_WHAT IS NEEDED:_ Each record is to be given again without alteration.

START DATA TO USE

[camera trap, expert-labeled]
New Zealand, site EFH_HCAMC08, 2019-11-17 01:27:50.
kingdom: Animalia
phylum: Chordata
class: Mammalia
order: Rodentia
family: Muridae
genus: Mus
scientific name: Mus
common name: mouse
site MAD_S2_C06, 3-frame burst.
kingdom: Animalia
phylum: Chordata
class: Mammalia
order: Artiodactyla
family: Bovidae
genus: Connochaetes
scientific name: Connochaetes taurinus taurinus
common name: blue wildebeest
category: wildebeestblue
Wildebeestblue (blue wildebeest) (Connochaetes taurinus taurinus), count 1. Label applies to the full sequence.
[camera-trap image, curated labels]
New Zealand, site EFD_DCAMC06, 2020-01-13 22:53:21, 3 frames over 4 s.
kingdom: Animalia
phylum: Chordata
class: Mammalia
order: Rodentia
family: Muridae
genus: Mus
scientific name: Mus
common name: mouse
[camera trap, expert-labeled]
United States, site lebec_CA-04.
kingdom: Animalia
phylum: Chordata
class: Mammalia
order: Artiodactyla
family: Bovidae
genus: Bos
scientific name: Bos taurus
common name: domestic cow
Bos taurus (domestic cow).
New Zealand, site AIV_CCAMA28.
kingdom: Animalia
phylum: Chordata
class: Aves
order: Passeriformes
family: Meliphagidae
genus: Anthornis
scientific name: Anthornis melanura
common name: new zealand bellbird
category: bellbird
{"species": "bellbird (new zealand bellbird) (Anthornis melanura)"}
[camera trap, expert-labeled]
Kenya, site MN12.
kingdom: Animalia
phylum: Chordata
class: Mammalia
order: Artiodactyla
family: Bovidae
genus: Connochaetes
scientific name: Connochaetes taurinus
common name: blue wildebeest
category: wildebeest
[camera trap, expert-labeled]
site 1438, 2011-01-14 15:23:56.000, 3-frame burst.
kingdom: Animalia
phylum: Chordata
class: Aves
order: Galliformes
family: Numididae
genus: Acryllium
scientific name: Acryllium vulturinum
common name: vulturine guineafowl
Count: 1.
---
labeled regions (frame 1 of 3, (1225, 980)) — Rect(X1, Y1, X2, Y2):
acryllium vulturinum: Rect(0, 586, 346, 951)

END DATA TO USE

_YOUR RESPONSE:_
[camera trap, expert-labeled]
New Zealand, site EFH_HCAMC08, 2019-11-17 01:27:50.
kingdom: Animalia
phylum: Chordata
class: Mammalia
order: Rodentia
family: Muridae
genus: Mus
scientific name: Mus
common name: mouse
site MAD_S2_C06, 3-frame burst.
kingdom: Animalia
phylum: Chordata
class: Mammalia
order: Artiodactyla
family: Bovidae
genus: Connochaetes
scientific name: Connochaetes taurinus taurinus
common name: blue wildebeest
category: wildebeestblue
Wildebeestblue (blue wildebeest) (Connochaetes taurinus taurinus), count 1. Label applies to the full sequence.
[camera-trap image, curated labels]
New Zealand, site EFD_DCAMC06, 2020-01-13 22:53:21, 3 frames over 4 s.
kingdom: Animalia
phylum: Chordata
class: Mammalia
order: Rodentia
family: Muridae
genus: Mus
scientific name: Mus
common name: mouse
[camera trap, expert-labeled]
United States, site lebec_CA-04.
kingdom: Animalia
phylum: Chordata
class: Mammalia
order: Artiodactyla
family: Bovidae
genus: Bos
scientific name: Bos taurus
common name: domestic cow
Bos taurus (domestic cow).
New Zealand, site AIV_CCAMA28.
kingdom: Animalia
phylum: Chordata
class: Aves
order: Passeriformes
family: Meliphagidae
genus: Anthornis
scientific name: Anthornis melanura
common name: new zealand bellbird
category: bellbird
{"species": "bellbird (new zealand bellbird) (Anthornis melanura)"}
[camera trap, expert-labeled]
Kenya, site MN12.
kingdom: Animalia
phylum: Chordata
class: Mammalia
order: Artiodactyla
family: Bovidae
genus: Connochaetes
scientific name: Connochaetes taurinus
common name: blue wildebeest
category: wildebeest
[camera trap, expert-labeled]
site 1438, 2011-01-14 15:23:56.000, 3-frame burst.
kingdom: Animalia
phylum: Chordata
class: Aves
order: Galliformes
family: Numididae
genus: Acryllium
scientific name: Acryllium vulturinum
common name: vulturine guineafowl
Count: 1.
---
labeled regions (frame 1 of 3, (1225, 980)) — Rect(X1, Y1, X2, Y2):
acryllium vulturinum: Rect(0, 586, 346, 951)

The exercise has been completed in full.